道成寺護摩堂 道成寺念仏堂 道成寺縁起堂


たな梅

たな梅002 たな梅003
「 現在もよく食べられている田辺の名物に、なんば焼(南蛮焼)がある。エソやグチのすり身を使った焼き蒲鉾の一種で、平たい四角形をしており、真ん中に丸い焼き型があるのが特徴だ。それから、ごぼうとすりみを合わせたごぼう巻もある。こちらは魚皮で巻き、タレに漬けこんで焼き上げてある。
 田辺の福路町には、たな梅(店梅)、店喜、秋庄、栗照などのなんば焼の店が並び、かつては「かまぼこ通り」と呼ばれるほどであった。熊楠は店喜やたな梅がごひいきで、なんば焼やごぼう巻を後援者へのお礼や、息子の入院先への差し入れとして使っていた。1936年に旧地の中島資明海軍中将が来訪したときには、みずから栗照へ案内している。また、1929年の昭和天皇行幸の際、田辺南蛮焼組合がなんば焼を天覧に供する仲介役となったのも熊楠であった。熊楠の地域振興や郷土愛は、このように飲食物のかたちをとってあらわれることが多い。
 昭和初期の日記によれば、たな梅が年始の挨拶に訪れ、「蒲鉾」をもってきたとある。ほかに楠本肉店などの名も見え、南方家のおせちはなかなか賑やかだったようだ。ただし、なんば焼は高級品のため、ほかには田辺祭のときくらいしか食卓には上がらなかった。
 なんば焼は魚の身を「くずし」てつくることから、「くずし」「焼きくずし」と呼ばれた。いまでも地元ではこう呼ぶひとも多い。19世紀初頭に製造されるようになったといわれるが、はっきりとした起源はわかっていない。
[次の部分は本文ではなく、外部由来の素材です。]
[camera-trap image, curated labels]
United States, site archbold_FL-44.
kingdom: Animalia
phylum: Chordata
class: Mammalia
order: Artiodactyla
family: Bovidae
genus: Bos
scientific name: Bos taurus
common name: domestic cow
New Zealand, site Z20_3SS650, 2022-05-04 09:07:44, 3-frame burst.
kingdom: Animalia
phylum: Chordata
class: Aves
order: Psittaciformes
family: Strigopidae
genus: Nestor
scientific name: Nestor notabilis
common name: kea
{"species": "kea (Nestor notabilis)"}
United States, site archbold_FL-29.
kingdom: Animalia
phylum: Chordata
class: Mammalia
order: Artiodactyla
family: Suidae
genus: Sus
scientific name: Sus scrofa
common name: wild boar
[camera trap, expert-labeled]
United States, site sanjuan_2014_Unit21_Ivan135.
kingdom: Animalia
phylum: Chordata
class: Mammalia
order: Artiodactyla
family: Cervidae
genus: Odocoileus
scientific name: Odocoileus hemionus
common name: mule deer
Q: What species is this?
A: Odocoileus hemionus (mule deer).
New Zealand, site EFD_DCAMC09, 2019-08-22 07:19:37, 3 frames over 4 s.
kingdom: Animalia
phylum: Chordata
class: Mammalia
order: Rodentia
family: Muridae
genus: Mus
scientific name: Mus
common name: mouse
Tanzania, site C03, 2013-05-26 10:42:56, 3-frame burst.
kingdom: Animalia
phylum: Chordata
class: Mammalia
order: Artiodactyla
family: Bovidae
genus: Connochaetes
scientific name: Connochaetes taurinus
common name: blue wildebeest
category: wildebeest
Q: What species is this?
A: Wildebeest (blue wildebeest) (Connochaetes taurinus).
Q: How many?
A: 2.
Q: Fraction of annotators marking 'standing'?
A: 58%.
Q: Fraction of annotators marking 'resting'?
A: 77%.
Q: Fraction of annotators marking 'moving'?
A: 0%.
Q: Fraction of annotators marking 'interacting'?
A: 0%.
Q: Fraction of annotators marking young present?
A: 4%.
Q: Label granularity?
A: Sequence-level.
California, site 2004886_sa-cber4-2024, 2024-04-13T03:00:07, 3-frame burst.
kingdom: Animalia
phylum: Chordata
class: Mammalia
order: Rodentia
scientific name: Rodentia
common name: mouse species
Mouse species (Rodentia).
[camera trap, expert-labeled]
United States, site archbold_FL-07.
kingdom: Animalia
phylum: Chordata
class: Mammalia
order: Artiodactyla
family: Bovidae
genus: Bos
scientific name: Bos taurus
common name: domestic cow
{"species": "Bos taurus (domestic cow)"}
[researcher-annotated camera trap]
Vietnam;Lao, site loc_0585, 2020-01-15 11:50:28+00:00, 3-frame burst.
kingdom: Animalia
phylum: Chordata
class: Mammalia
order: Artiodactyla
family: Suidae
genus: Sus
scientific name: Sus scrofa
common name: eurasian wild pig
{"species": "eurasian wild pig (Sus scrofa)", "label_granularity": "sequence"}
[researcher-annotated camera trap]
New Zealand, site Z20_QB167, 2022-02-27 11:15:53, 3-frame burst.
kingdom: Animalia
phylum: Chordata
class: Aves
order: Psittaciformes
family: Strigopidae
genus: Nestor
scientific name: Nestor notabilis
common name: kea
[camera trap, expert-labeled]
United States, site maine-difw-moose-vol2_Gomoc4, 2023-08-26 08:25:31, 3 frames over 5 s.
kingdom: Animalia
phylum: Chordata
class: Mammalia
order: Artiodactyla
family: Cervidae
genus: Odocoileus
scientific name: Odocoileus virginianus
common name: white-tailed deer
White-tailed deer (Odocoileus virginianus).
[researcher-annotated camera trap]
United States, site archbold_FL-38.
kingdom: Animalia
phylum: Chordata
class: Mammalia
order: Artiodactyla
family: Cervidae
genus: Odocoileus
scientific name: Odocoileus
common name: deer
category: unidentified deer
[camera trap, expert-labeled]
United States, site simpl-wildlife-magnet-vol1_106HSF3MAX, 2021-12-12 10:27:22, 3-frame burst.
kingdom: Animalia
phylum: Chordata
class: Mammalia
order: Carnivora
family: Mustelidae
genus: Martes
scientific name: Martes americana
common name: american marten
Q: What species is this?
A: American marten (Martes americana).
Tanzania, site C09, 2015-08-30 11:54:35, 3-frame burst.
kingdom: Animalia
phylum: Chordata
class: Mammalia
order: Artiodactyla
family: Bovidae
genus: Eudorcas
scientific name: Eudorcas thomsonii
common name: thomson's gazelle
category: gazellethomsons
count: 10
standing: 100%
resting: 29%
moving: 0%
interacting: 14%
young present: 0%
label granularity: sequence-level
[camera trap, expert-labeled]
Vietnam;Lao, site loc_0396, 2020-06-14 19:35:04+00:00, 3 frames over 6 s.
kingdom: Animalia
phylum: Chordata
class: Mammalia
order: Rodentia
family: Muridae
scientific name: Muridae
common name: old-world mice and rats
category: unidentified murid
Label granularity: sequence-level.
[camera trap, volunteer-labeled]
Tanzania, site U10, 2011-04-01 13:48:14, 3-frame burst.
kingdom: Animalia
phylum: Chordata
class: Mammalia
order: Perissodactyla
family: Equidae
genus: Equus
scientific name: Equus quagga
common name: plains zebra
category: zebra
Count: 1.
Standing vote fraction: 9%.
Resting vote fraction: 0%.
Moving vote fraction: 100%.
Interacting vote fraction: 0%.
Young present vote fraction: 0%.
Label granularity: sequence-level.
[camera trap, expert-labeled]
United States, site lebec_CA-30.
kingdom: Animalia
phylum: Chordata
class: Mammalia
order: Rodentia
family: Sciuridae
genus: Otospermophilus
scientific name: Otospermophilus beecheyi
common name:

ただ、熊楠も愛用した店喜は江戸後期からの店で、田辺藩11代藩主・安藤籐寛が江戸への贈答品としてつくらせたと伝えていたという。
 たな梅は慶応年間に鈴木まさが始めたもので、現在も場所を変えずにつづいている。なんば焼という名は、大阪の難波から製法が伝わったからとも、異国情緒を漂わせる「南蛮」からとも、焼きとうもろこし(関西ではなんばと呼ぶ)の色に似ているからともいわれる。」(『南方熊楠と和歌山の食文化』から)
たな梅001 たな梅004 たな梅005
田辺市内に戻って福路町の「たな梅」に向かう。なんば焼やごぼう巻、きくらげ入りなどを買った。


円月島

円月島 番所崎
 渋滞を避けようと、反対側へ走ると、円月島(高嶋)が見えた。右手を見ると、南方熊楠記念館のある番所崎がある。

南方熊楠記念館

樹木1j 樹木2 樹木3
10月26日は白浜の南方熊楠記念館に向かう。白浜はさすがの観光地で、渋滞などしていると思ったら、工事中で片側通行であった。着くと、南方系植物に取り囲まれた登り坂を登る。
熊楠記念館02 熊楠記念館01
 ここで図録『南方熊楠と和歌山の食文化』と南方曼荼羅のTシャツを買った。屋上に上ると、まわりは海!